● What you need to do:
Copy the items below, starting with the line containing "How much of" and continuing through the end of the items, swapping "positioned" for "situated" and keeping everything else the same.

● Data records:

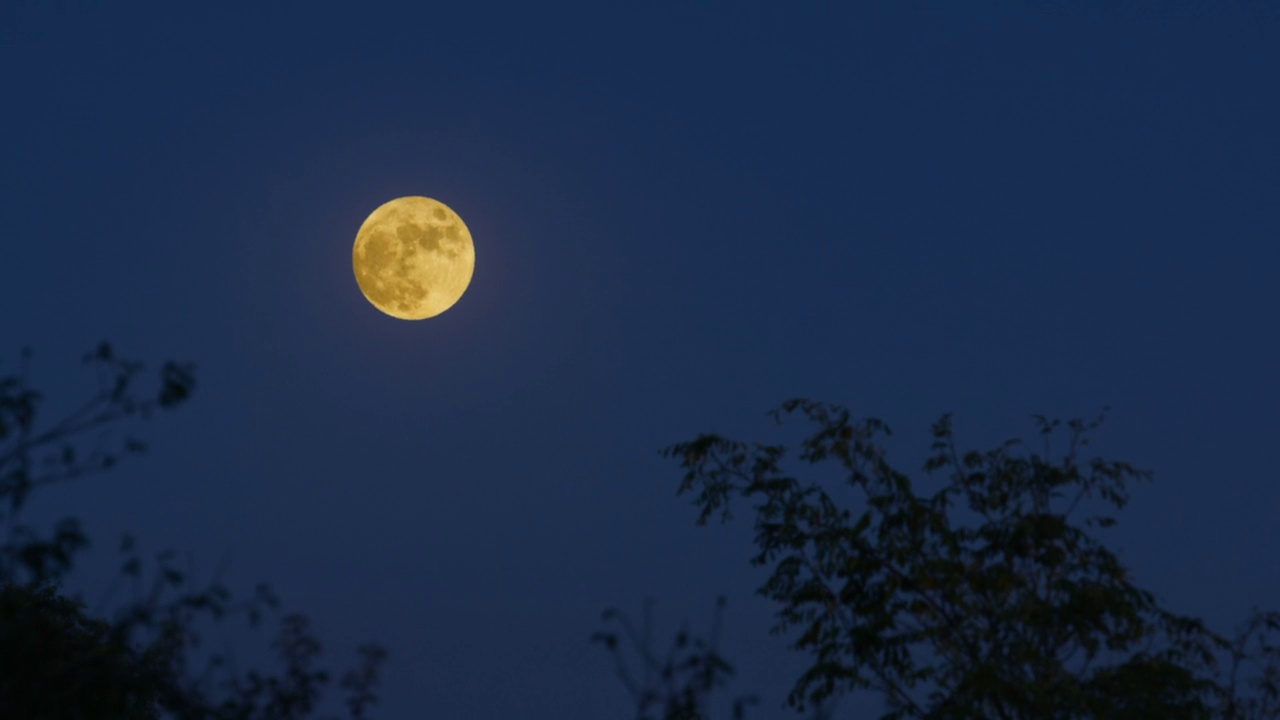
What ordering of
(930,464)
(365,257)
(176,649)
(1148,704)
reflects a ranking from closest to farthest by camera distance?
(176,649) → (1148,704) → (930,464) → (365,257)

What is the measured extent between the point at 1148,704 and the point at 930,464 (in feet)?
12.0

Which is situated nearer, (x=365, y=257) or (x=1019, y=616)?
(x=1019, y=616)

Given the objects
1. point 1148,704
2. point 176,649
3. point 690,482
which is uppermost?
point 690,482

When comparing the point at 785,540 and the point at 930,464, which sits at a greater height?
the point at 930,464

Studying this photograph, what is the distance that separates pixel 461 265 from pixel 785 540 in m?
13.1

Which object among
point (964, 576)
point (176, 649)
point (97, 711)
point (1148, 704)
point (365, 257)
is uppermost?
point (365, 257)

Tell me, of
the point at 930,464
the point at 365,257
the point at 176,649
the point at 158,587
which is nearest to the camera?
the point at 158,587

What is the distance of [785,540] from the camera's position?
1527 cm

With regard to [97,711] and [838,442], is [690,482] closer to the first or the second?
[838,442]

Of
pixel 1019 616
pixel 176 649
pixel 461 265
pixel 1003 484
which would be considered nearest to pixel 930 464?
pixel 1003 484

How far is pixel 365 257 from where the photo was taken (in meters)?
25.8

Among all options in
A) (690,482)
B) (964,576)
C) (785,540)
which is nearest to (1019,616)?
(964,576)

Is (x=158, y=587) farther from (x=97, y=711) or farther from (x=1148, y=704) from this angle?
(x=1148, y=704)

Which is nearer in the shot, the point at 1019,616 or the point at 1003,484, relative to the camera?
the point at 1019,616
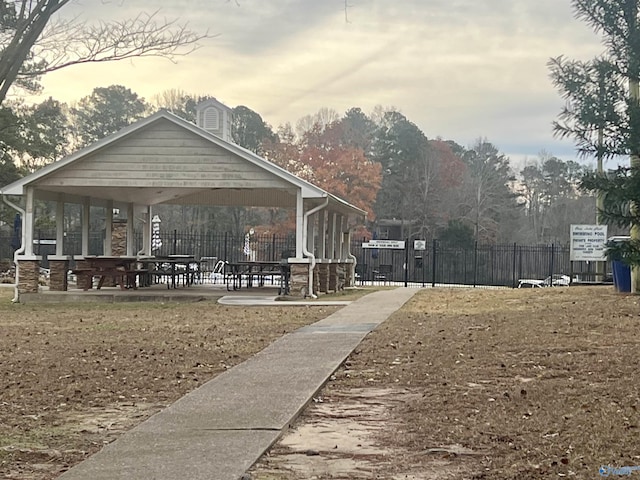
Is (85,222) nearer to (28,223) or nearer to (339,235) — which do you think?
(28,223)

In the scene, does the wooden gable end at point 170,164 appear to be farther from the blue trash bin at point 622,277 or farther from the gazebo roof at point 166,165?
the blue trash bin at point 622,277

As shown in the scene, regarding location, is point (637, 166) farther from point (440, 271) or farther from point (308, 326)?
point (440, 271)

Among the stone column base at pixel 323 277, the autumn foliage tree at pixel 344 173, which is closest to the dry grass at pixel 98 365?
the stone column base at pixel 323 277

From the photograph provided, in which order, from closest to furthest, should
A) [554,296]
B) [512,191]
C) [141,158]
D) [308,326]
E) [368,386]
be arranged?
[368,386]
[308,326]
[554,296]
[141,158]
[512,191]

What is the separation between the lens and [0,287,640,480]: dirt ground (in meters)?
5.43

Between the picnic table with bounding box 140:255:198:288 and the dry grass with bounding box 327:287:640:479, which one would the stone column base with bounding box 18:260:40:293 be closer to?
the picnic table with bounding box 140:255:198:288

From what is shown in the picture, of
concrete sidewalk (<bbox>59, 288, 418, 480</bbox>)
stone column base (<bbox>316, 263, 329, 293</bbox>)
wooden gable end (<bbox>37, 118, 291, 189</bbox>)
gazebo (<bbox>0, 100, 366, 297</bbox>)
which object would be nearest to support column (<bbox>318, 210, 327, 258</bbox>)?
stone column base (<bbox>316, 263, 329, 293</bbox>)

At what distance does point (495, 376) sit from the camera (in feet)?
28.1

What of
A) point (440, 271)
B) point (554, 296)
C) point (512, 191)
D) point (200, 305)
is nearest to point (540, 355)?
point (554, 296)

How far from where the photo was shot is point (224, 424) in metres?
6.29

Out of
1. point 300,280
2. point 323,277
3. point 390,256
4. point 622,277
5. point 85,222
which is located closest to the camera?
point 622,277

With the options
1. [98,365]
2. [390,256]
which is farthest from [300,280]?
[390,256]

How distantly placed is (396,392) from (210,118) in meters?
17.3

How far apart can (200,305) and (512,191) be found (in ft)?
147
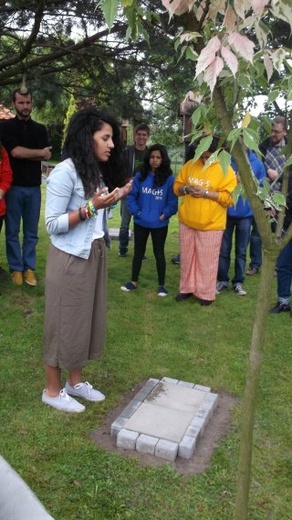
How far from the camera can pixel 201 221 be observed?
221 inches

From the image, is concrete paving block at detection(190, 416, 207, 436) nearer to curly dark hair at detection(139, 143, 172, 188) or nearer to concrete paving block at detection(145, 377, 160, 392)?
concrete paving block at detection(145, 377, 160, 392)

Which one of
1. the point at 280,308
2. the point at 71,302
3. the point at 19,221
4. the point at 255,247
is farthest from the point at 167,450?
the point at 255,247

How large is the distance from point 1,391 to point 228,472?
1.75 metres

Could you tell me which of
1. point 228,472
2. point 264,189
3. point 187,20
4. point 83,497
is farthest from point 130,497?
point 187,20

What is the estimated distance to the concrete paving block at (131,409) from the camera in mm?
3385

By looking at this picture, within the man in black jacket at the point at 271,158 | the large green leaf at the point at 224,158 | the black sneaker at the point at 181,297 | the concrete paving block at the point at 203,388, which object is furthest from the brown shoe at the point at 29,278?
the large green leaf at the point at 224,158

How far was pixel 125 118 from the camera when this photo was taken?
685 centimetres

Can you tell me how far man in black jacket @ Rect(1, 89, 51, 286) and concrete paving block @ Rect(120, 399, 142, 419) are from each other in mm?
2848

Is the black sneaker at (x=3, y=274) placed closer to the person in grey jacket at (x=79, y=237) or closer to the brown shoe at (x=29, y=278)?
the brown shoe at (x=29, y=278)

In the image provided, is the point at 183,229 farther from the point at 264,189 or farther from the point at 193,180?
the point at 264,189

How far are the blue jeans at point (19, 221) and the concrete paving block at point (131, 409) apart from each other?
9.60 feet

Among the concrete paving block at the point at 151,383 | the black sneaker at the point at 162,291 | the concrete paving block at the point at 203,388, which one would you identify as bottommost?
the black sneaker at the point at 162,291

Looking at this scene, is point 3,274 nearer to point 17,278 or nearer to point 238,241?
point 17,278

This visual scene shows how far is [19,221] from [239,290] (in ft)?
9.22
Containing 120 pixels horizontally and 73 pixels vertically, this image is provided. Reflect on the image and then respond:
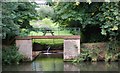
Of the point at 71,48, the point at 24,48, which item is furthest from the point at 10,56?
the point at 71,48

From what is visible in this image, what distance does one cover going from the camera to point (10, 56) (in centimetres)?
1505

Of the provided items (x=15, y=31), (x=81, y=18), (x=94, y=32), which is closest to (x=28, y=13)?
(x=15, y=31)

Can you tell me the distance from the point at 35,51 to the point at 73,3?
21.0 feet

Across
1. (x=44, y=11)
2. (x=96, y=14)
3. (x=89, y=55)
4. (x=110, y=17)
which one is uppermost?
(x=44, y=11)

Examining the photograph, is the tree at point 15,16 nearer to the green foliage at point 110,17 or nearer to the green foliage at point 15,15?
the green foliage at point 15,15

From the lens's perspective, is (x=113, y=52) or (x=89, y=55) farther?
(x=113, y=52)

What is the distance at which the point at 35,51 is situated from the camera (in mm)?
20938

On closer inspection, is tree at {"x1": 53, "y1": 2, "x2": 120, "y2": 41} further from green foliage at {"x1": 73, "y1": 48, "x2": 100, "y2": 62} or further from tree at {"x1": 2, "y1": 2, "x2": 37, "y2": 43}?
tree at {"x1": 2, "y1": 2, "x2": 37, "y2": 43}

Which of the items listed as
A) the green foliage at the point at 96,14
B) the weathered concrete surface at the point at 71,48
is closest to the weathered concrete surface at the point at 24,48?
the weathered concrete surface at the point at 71,48

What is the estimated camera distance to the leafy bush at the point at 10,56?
14797 millimetres

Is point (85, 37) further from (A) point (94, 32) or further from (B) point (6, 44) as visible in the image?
(B) point (6, 44)

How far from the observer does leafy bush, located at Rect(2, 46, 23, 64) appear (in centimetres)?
1480

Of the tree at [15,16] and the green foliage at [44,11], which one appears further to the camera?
the green foliage at [44,11]

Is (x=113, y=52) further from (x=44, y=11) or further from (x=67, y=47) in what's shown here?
(x=44, y=11)
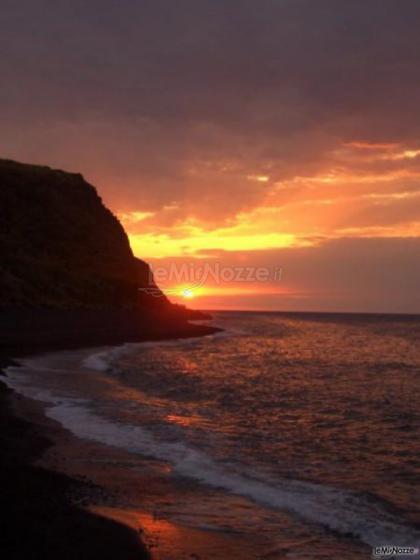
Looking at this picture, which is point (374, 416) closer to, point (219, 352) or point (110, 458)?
point (110, 458)

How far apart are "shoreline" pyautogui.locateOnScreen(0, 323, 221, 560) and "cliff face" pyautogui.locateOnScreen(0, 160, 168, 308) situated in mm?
49040

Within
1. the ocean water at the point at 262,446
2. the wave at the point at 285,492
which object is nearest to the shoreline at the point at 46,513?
the ocean water at the point at 262,446

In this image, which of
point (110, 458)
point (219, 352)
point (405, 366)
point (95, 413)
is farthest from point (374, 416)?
point (219, 352)

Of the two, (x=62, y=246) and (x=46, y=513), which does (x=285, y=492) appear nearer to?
(x=46, y=513)

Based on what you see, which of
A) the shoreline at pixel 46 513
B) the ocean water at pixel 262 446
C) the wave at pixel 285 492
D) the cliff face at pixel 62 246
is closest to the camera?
the shoreline at pixel 46 513

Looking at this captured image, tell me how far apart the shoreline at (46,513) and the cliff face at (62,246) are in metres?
49.0

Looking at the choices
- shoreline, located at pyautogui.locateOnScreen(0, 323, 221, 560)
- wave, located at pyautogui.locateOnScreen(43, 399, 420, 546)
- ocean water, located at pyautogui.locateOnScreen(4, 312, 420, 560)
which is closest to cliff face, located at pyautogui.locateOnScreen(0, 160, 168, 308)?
ocean water, located at pyautogui.locateOnScreen(4, 312, 420, 560)

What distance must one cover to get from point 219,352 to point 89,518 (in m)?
43.4

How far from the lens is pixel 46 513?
9.16 meters

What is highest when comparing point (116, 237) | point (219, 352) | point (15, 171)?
point (15, 171)

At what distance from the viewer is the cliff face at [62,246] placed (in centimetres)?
7231

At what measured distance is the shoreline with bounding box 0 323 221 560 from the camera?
7.89 meters

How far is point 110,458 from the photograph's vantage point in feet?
44.5

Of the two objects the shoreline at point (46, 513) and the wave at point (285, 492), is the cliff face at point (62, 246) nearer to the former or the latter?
the wave at point (285, 492)
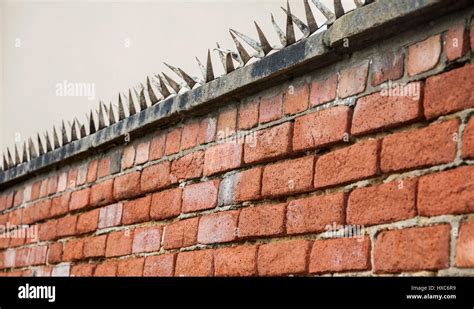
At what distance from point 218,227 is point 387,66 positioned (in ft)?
2.47

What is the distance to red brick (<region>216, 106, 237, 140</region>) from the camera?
2277 millimetres

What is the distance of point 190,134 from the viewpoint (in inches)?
98.3

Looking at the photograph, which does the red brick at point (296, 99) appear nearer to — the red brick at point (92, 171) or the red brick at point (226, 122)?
the red brick at point (226, 122)

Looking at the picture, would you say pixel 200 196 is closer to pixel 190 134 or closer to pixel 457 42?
pixel 190 134

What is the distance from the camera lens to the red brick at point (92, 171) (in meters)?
3.12

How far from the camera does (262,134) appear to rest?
6.99 feet

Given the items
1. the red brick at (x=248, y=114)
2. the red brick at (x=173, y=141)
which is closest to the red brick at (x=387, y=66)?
the red brick at (x=248, y=114)

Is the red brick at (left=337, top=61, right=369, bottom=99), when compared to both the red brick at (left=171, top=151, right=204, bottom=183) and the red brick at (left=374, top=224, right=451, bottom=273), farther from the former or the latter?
the red brick at (left=171, top=151, right=204, bottom=183)

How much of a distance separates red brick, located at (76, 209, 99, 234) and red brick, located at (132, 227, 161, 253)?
0.37m

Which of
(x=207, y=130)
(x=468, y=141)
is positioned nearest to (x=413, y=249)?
(x=468, y=141)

● Written response:
How much of a distance separates red brick, located at (76, 209, 99, 234) and red brick, located at (132, 227, 161, 253)?
0.37m

Which of
(x=207, y=130)
(x=468, y=141)
is situated nearest to (x=413, y=249)?
(x=468, y=141)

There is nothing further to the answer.